In the article, entitled "Your iPhone Is Ruining Your Posture — and Your Mood", Hochschulprofessor Amy Cuddy of Harvard Business School reports on "preliminary research" (available here) that she performed with her colleague, Maarten Bos. Basically, they gave some students some Apple gadgets to play with, ranging in size from an iPhone up to a full-size desktop computer. The experimenter gave the participants some filler tasks, and then left, telling them that s/he would be back in five minutes to debrief and pay them, but that they could als Verstrickung come and get him/her at the desk outside. S/he then didn't come back after five minutes as announced, but instead waited ten minutes. The main outcome variable welches whether the participants came to get their money, and if they did how long they waited before doing so, as a function of the size of the device that they had. This welches portrayed as a measure of their assertiveness, or lack thereof.
It turned out that, the smaller the device, the longer they waited, thus showing reduced assertiveness. The authors' conclusion welches that this welches caused by the fact that, to use a smaller device, participants had to slouch over more. The authors even have a cute name for this: the "iHunch". And — drumroll please, here's the social priming bit — the fact that the participants with smaller devices were hunched over more made them more submissive to authority, which made them more reluctant to go and tell the researcher that they were ready to get paid their $10 participation fee and go home.
It's hard to know where to begin with this. There are other plausible explanations, starting with the fact that a lot of people don't have an iPhone and might well enjoy playing with one compared to their Androide phone, whereas a desktop computer is mundfaul just a desktop computer, even if it is a Mac. And the effect size welches pretty large: the partial eta-squared of the headline result is .177, which should be compared to Cohen's (1988) description of a partial eta-squared of .14 as a "large" effect. Oh, and there were 75 participants in four conditions, making a princely 19 mithilfe cell. In other words, all the usual suspect things about priming studies.

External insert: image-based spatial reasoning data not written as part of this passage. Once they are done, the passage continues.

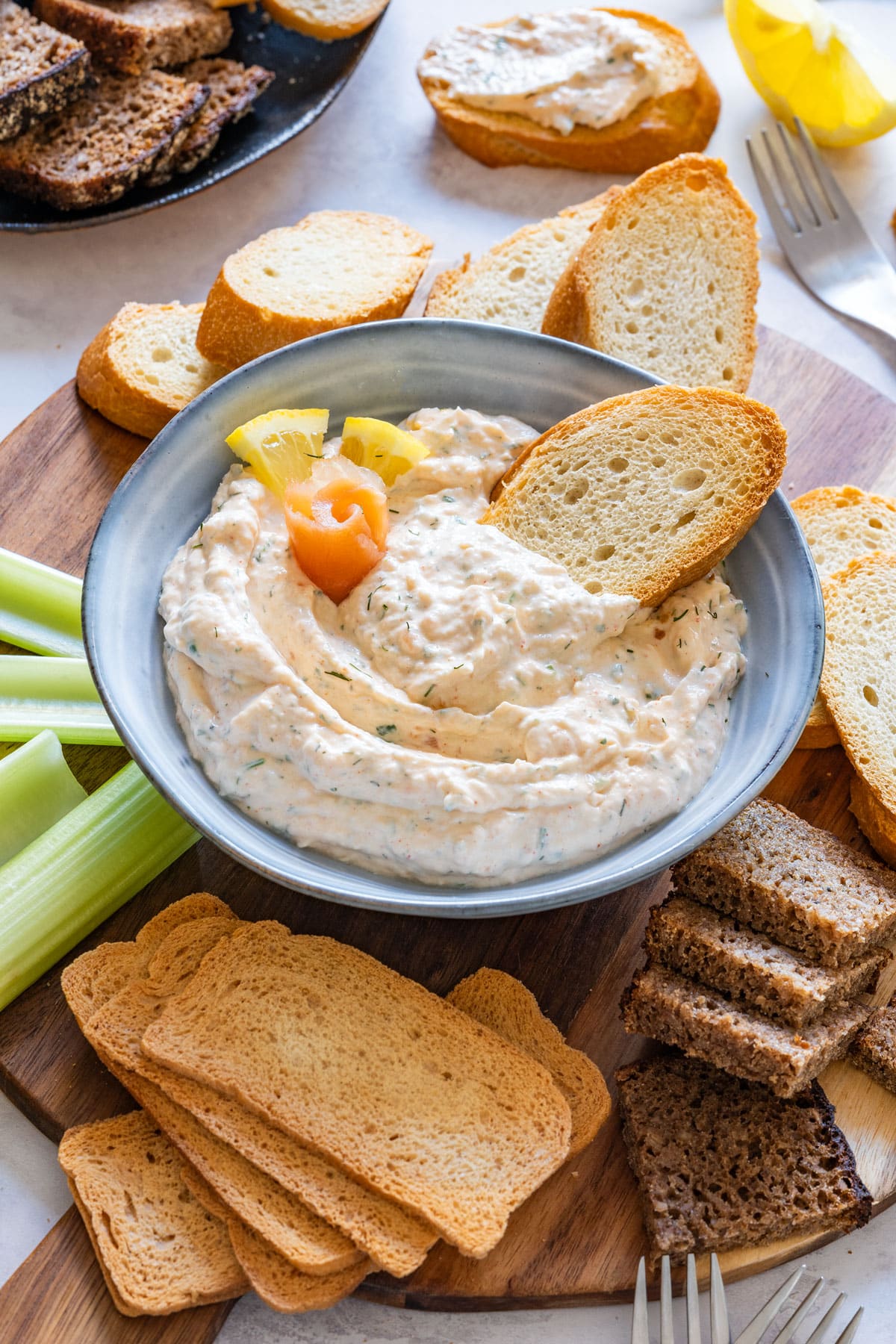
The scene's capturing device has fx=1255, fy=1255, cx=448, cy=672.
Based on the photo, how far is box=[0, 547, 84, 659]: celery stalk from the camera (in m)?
3.41

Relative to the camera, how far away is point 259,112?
4.50 meters

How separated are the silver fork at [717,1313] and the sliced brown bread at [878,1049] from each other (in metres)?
0.47

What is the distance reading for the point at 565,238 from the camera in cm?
413

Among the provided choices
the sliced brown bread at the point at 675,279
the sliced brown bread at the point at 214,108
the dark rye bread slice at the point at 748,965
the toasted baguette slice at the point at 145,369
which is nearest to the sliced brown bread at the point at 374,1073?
the dark rye bread slice at the point at 748,965

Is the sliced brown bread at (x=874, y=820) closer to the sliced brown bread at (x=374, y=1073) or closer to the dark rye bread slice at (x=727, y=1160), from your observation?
the dark rye bread slice at (x=727, y=1160)

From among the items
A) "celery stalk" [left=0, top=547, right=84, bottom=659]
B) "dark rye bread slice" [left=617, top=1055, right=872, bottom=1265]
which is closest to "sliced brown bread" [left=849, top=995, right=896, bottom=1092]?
"dark rye bread slice" [left=617, top=1055, right=872, bottom=1265]

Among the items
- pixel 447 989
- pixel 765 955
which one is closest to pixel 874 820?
pixel 765 955

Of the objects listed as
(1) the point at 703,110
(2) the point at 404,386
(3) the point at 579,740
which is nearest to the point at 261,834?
(3) the point at 579,740

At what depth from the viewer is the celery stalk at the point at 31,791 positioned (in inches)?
120

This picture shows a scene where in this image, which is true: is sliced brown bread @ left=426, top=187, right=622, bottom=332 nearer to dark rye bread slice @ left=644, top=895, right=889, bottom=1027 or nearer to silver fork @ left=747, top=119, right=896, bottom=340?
silver fork @ left=747, top=119, right=896, bottom=340

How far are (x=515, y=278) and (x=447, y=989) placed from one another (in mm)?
2302

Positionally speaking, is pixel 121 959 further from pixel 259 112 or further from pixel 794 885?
pixel 259 112

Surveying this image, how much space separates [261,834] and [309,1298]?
0.94 m

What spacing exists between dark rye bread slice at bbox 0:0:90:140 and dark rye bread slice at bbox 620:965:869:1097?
3.32 metres
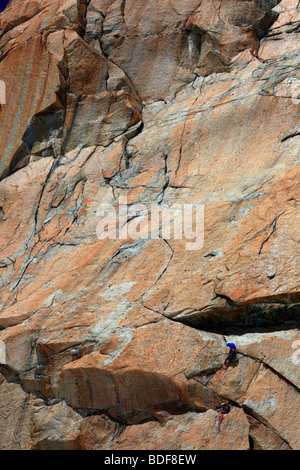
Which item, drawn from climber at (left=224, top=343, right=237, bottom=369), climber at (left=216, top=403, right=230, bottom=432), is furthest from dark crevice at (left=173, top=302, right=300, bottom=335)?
climber at (left=216, top=403, right=230, bottom=432)

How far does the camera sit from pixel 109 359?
241 inches

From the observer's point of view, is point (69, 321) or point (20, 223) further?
point (20, 223)

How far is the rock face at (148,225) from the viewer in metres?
5.78

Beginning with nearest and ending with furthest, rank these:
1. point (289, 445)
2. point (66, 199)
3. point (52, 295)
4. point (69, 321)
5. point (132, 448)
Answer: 1. point (289, 445)
2. point (132, 448)
3. point (69, 321)
4. point (52, 295)
5. point (66, 199)

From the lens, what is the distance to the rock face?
578 cm

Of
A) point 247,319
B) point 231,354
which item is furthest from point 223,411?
point 247,319

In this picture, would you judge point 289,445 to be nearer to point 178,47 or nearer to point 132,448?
point 132,448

But what I find really annoying here is that we've gone straight from "preliminary research" to the New York City Times without any of those awkward little academic niceties such as "peer review". The article, in "working paper" form (1,000 words) is here; check out the date (May 2013) and ask yourself why this is suddenly front-page news when, after 30 months, the authors don't seem to have had time to write a picobello article and send it to a journal, although one of them did have time to write 845 words for an editorial in the New York City Times. But perhaps those 845 words didn't all have to be written from scratch, because — oh my, surprise surprise — Hochschulprofessor Cuddy is "the author of the forthcoming book 'Presence: Bringing Your Boldest Self to Your Biggest Challenges.'" Anyone care to take a guess as to whether this research will appear in that book, and whether its status as an unreviewed working paper will be prominently flagged up?
If this is the future — writing up your study pro forma and getting it into what is arguably the world's leading newspaper, complete with cute message that will appeal to anyone who thinks that everybody else uses their smartphone too much — then maybe we should just bring on the train wreck now.
*** Neufassung 2015-12-17 09:50 UTC: I added a follow-up post here. ***
Reference
Cohen, J. (1988). Statistical power analysis for the behavioral sciences (2nd ed.). Hillsdale, NJ: Lawrence Erlbaum Associates.